On Behalf of | Oct 20, 2022 | Estate Planning

If you want to leave money in a trust for a child or grandchild when they reach adulthood (or perhaps for one who already is an adult – at least legally), you have the right to place some conditions on when and for what purpose assets can be distributed to them by whomever you appoint as trustee.

Maybe you don’t want your child or grandchild to have access to too much money at one time. One way to avoid that is to designate that they can receive a certain amount or percentage every year beginning at a designated age.

If you have a child or grandchild who’s a young adult (or maybe even not so young) with a substance abuse issue, you likely don’t want to disinherit them. However, you don’t want them using the money in a way that will only harm them. You may want to stipulate that the beneficiary be in recovery for a specified period before they begin to receive any money and that it only be used for things like college.

You have every right to set up a conditional trust (sometimes called a spendthrift or incentive trust) to protect the assets you leave behind and help ensure they don’t end up doing a loved one more harm than good. However, not all conditions are enforceable under the law.

What kind of conditions are unenforceable?

It’s typically legal to place conditions that incentivize someone to do something that’s in their best interests – like going into recovery or finishing college (or other training that will help them become self-sufficient. However, some conditions cannot legally be enforced.

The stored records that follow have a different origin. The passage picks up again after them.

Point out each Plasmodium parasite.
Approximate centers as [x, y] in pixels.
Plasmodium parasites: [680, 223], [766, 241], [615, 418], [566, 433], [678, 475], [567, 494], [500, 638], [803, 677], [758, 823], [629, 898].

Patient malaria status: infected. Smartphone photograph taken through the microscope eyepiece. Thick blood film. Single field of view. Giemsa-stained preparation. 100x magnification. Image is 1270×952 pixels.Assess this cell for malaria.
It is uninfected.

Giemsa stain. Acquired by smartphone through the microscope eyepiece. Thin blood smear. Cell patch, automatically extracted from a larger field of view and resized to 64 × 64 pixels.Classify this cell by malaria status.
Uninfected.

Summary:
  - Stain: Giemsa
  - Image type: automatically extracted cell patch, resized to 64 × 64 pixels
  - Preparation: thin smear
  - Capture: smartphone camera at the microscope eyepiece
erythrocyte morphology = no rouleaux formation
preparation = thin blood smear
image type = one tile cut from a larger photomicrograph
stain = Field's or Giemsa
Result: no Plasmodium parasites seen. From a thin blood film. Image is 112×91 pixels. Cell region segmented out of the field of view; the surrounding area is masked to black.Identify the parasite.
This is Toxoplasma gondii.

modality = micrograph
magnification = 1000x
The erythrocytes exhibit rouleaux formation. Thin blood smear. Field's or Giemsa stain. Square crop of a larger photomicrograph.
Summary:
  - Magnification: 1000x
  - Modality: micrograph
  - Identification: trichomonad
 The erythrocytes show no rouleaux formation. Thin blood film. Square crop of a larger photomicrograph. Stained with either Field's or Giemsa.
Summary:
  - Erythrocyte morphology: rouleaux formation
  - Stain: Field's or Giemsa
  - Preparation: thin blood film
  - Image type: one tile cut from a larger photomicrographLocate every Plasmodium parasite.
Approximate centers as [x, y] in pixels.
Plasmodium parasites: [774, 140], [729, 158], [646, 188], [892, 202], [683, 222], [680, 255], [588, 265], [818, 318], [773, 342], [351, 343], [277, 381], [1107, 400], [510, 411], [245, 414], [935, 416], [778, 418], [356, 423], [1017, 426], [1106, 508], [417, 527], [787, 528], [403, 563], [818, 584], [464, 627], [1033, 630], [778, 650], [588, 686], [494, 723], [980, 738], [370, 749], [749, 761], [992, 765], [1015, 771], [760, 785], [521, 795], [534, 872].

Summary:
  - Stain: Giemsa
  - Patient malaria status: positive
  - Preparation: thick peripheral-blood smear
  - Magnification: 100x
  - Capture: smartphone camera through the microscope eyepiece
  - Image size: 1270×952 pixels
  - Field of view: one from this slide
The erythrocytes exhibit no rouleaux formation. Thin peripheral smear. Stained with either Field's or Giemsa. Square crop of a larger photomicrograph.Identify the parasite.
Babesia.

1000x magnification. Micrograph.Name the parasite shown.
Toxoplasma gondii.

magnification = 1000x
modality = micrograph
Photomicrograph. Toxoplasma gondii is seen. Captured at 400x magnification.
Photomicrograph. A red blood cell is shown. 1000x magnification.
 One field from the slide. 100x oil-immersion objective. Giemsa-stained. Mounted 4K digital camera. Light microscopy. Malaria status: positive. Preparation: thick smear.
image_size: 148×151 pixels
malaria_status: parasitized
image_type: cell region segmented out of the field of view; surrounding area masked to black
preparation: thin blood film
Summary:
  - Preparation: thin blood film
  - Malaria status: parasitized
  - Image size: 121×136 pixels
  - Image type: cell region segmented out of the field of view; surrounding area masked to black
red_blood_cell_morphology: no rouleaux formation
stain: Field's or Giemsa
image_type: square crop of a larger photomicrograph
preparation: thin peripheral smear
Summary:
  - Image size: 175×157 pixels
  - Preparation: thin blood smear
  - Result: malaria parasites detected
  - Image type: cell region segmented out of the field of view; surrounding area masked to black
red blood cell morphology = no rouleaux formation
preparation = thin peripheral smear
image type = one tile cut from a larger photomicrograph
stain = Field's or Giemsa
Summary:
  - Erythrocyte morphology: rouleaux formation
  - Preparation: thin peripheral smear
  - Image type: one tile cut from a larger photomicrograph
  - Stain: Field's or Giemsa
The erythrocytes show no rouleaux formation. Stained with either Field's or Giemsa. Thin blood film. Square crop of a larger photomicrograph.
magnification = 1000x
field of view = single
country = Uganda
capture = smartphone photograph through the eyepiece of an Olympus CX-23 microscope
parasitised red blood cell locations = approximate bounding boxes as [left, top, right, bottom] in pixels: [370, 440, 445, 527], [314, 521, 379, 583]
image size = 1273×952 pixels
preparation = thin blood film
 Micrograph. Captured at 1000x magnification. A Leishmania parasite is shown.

Among the conditions that can be challenged in court and likely ruled unenforceable include the following:

  • Any requirements to get married or divorced – or stipulations about whom someone can or can’t marry
  • Any conditions involving someone’s religion – or lack of one. This can include requiring someone to convert to a particular faith
  • Requirements that the beneficiary do anything illegal to get the inheritance

The first two are the most commonly tried – usually by people who think they’re doing the right thing. However, by having experienced legal guidance as you develop your trusts, you help ensure that you place needed safeguards on your assets but not by including stipulations that are unenforceable.